Category: algorithms | Component type: function |
template <class InputIterator1, class InputIterator2> int lexicographical_compare_3way(InputIterator1 first1, InputIterator1 last1, InputIterator2 first2, InputIterator2 last2);
As with lexicographical_compare, lexicographical comparison means "dictionary" (element-by-element) ordering. That is, lexicographical_compare_3way returns a negative number if *first1 is less than *first2, and a positive number if *first1 is greater than *first2. If the two first elements are equivalent [2] then lexicographical_compare_3way compares the two second elements, and so on. Lexicographical_compare_3way returns 0 only if the two ranges [first1, last1) and [first2, last2) have the same length and if every element in the first range is equivalent to its corresponding element in the second.

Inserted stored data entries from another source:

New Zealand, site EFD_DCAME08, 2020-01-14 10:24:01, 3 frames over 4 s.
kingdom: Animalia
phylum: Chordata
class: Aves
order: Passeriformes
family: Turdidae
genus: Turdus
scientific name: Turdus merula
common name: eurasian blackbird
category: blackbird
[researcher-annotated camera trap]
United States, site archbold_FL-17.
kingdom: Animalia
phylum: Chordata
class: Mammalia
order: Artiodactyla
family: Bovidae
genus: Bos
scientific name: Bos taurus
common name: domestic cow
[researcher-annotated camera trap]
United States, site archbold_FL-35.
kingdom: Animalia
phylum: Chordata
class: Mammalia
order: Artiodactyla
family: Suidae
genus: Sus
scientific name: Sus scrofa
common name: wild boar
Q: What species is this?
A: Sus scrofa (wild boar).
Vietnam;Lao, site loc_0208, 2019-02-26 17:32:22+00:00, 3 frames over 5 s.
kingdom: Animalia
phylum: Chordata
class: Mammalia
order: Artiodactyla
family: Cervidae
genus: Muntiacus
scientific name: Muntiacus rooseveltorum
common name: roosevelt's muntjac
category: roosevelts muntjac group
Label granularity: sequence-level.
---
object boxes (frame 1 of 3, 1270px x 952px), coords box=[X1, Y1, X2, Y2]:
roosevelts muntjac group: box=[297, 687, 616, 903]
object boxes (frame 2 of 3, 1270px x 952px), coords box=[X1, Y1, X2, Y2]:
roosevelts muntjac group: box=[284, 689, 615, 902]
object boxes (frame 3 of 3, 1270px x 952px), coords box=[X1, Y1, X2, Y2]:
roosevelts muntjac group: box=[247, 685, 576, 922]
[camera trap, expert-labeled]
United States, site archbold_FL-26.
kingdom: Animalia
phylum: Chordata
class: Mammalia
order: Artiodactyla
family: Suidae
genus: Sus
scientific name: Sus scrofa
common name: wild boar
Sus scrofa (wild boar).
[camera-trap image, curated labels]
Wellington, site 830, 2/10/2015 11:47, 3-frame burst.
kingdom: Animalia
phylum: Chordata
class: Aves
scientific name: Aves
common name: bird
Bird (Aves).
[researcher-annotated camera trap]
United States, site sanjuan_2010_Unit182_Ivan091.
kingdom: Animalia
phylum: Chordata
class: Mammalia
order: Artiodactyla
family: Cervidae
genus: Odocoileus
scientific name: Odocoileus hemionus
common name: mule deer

int main() { int A1[] = {3, 1, 4, 2, 8, 5, 7}; int A2[] = {3, 1, 4, 1, 5, 9, 3}; int A3[] = {1, 2, 3, 4}; int A4[] = {1, 2, 3, 4, 5}; const int N1 = sizeof(A1) / sizeof(int); const int N2 = sizeof(A2) / sizeof(int); const int N3 = sizeof(A3) / sizeof(int); const int N4 = sizeof(A4) / sizeof(int); int C12 = lexicographical_compare_3way(A1, A1 + N1, A2, A2 + N2); int C34 = lexicographical_compare_3way(A3, A3 + N3, A4, A4 + N4); cout << "A1[] and A2[]: " << C12 << endl; cout << "A3[] and A4[]: " << C34 << endl; }
[1] Lexicographical_compare_3way is almost, but not quite, redundant: the call lexicographical_compare_3way(f1,l1, f2,l2) could be written as lexicographical_compare(f1,l1, f2,l2) ? -1 : (lexicographical_compare(f2,l2, f1,l1) ? 1 : 0). The single call to lexicographical_compare_3way, however, is much faster than the two calls to lexicographical_compare.
[2] "Equivalent", not "equal", because two equivalent elements (that is, two elements with the property that neither one is less than the other) are not necessarily equal. Operator< is required to induce a strict weak ordering, not necessarily a total ordering. See the LessThan Comparable requirements for a discussion.